** Do this **
Reproduce word for word the lines of the listing below, from the line containing "Beginning at nearest" through the end of the listing, inclusive.

** Excerpted data **
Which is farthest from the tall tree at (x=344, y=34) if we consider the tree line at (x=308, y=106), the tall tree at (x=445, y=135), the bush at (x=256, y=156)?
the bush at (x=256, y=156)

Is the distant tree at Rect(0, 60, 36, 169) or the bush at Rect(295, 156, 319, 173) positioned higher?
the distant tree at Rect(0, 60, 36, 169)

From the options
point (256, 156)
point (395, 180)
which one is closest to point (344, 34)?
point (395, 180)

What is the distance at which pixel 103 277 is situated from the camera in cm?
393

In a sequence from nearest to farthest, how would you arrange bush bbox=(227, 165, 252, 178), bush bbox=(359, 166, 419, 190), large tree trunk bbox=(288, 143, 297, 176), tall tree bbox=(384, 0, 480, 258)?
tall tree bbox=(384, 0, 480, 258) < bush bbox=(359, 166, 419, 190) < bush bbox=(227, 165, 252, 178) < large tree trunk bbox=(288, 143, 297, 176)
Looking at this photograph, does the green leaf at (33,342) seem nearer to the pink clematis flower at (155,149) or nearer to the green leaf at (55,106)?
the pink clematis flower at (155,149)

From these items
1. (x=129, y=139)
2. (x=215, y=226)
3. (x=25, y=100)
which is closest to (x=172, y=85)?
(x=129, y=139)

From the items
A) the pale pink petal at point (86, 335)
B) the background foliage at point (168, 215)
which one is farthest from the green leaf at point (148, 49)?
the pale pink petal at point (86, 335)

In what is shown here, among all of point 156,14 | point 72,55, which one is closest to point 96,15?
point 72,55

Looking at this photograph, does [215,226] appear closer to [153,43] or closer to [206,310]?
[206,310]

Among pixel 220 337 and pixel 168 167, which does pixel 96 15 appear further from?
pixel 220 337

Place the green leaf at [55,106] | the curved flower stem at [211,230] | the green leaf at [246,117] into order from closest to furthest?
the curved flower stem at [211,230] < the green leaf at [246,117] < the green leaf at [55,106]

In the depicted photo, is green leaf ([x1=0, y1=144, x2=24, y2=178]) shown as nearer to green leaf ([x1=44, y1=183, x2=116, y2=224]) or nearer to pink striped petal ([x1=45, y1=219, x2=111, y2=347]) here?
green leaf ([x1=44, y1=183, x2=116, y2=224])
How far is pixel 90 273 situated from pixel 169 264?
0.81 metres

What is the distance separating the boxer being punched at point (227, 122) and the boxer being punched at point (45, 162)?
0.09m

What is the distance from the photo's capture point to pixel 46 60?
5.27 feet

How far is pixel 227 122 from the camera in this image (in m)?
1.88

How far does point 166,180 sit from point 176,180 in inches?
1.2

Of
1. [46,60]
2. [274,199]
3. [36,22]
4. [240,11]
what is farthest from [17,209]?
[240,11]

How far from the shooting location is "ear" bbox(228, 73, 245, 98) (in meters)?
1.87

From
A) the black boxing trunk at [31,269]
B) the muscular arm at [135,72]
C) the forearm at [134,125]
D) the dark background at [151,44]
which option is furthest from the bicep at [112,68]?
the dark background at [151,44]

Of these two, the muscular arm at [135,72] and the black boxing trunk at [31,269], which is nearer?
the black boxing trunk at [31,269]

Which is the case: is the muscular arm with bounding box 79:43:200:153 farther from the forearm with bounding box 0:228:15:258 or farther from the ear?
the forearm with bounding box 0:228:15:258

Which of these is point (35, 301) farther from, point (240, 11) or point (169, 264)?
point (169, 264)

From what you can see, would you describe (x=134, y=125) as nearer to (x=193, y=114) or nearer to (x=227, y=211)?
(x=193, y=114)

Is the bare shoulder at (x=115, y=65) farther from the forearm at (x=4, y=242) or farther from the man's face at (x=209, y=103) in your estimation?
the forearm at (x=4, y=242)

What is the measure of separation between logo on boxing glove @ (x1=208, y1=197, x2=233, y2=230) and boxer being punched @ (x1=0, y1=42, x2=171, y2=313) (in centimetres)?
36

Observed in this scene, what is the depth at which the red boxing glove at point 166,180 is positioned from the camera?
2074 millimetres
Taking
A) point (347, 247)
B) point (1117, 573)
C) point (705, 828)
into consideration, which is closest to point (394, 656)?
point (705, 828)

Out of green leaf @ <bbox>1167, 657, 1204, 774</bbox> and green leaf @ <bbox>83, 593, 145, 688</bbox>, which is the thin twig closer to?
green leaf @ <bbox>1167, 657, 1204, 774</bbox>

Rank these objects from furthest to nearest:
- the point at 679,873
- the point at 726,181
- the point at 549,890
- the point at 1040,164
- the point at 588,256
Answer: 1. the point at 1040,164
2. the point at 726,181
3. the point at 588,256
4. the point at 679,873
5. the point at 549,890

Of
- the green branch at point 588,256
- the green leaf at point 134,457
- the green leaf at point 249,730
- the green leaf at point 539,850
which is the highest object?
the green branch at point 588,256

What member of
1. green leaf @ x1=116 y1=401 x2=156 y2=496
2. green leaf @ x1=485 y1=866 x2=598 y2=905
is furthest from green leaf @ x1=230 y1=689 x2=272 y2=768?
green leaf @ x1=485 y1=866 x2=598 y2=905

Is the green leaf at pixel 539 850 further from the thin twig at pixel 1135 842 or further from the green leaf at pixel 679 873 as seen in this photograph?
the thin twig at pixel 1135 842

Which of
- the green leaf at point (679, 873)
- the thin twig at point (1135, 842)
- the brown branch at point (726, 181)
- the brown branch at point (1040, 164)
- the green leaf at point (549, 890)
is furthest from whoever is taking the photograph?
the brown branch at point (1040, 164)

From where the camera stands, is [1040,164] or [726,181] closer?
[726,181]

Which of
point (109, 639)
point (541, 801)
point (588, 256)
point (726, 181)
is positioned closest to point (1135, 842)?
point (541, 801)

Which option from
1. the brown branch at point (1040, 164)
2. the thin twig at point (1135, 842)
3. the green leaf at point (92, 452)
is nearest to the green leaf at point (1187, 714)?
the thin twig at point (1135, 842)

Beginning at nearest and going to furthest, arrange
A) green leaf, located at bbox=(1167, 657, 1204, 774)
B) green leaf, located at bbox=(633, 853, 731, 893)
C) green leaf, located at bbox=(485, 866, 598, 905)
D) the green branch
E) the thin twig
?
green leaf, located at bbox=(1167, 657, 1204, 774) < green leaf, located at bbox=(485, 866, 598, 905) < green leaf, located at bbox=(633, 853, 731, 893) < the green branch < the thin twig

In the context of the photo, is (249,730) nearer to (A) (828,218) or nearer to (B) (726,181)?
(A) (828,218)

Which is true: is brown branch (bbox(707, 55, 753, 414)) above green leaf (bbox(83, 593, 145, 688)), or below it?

** Response to this task **
Beginning at nearest and going to furthest, arrange
A) green leaf, located at bbox=(1167, 657, 1204, 774)
B) green leaf, located at bbox=(633, 853, 731, 893)
C) green leaf, located at bbox=(485, 866, 598, 905)
D) the green branch
E) the thin twig
?
green leaf, located at bbox=(1167, 657, 1204, 774) < green leaf, located at bbox=(485, 866, 598, 905) < green leaf, located at bbox=(633, 853, 731, 893) < the green branch < the thin twig

In the context of the photo, is (249,730) nearer to (A) (828,218) or nearer to (B) (726,181)?
(A) (828,218)

Which is true: is brown branch (bbox(707, 55, 753, 414)) above green leaf (bbox(83, 593, 145, 688)), or below it?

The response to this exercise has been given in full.